I think I like biscuits more than I like cake, maybe it's because they're not so heavy, or maybe it's because you an eat more of them and not feel guilty. I don't know. Maybe it's because biscuits are often ridiculously cute.
As a child my favourite biscuits were jam fancies, however as an adult they're not quite as exciting. Like wagon wheels they don't quite live up to expectation. They're still pretty good though, I don't know what it is I like so much about them. I know I shouldn't enjoy them so much but I just can't help it.
I'm a big fan of the good ol' jam filled biscuit so these blueberry linzer biscuits certainly hit the spot. The original recipe calls for raspberry jam, I chose blueberry because it compliments the slight spiciness of the biscuit. I'm sure they're great with raspberry jam too.
Blueberry linzer biscuits
(adapted from The Modern Baker by Nick Malgieri)
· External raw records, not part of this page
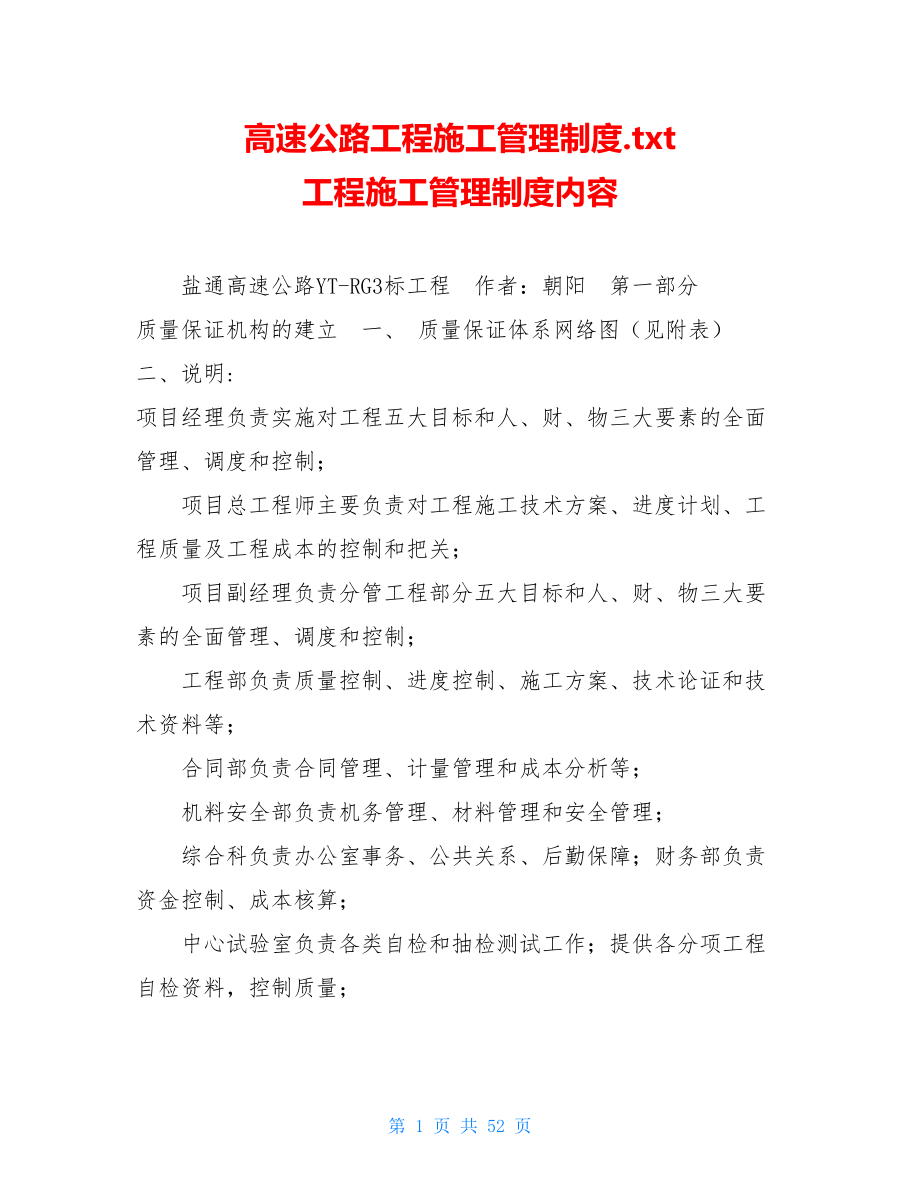 高速公路工程施工管理制度.txt 工程施工管理制度内容.doc_第1页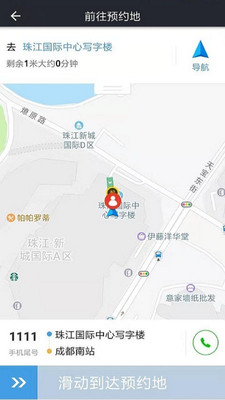 诚帮出行司机端2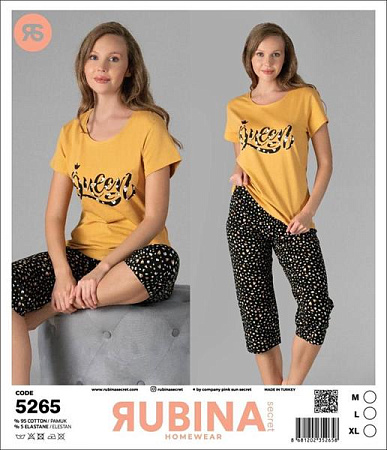 Пижама Disneyopt DS391-5265 yellow - делук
makes about twenty-five 5cm (2 inch) biscuits
225g (8 oz) butter, softened
140g (2/3 cup) granulated sugar
100g (1 cup) almonds, finely ground in the food processor
385g (2 2/3 cups) all-purpose flour
1 teaspoon ground cinnamon
1/2 teaspoon ground cloves
2/3 cup blueberry jam
icing sugar, for sprinkling
Combine the butter and sugar in the bowl of an electric mixer. Beat with the paddle on medium speed until soft and light in colour, about 5 minutes. Decrease the speed to low and beat in the ground almonds.
Mix together the flour, cinnamon, and cloves. Beat into the butter mixture, continue beating until the dough holds together.
Remove the bowl from the mixer and, using a spatula, give the dough a final mix. Scrape the dough on to a piece of plastic wrap then shape it into a round 1cm (1/2 inch) thick. Wrap and refrigerate for 1-2 hours, or up to 3 days.
When you are ready to bake the biscuits, set the racks in the upper and lower thirds of the oven and preheat to 180°C (350°F). Line two biscuit trays with baking paper.
Remove the dough from the refrigerator and divide into 3 equal parts. Place 1 piece on a lightly floured work surface; return the remaining pieces to the refrigerator. Lightly flour the dough and press it gently with a rolling pin to soften before rolling.
Roll the dough about 6mm (1/4 inch) thick. Using a 5cm (2 inch) round biscuit cutter, cut the dough into disks. Arrange the disks 5cm (2 inches) apart on the prepared trays. Repeat with the remaining pieces of dough, gently kneading in the scraps as you go.
Using a 1.5cm (1/2 inch) round cutter, make a hole in the centre of half the biscuit bases. Bake the biscuits until they are firm and golden, about 15-20 minutes. About halfway through place the pan from the lower third of the oven on to the upper one and vice versa, turning the pans back to front at the same time. Once cooked, remove the biscuits from the oven and transfer to a wire rack to cool.
When cool, dust the windowed cookies with icing sugar. Turn the bases over so the flat side is facing upwards, spread with blueberry jam when sandwich the bases and tops together.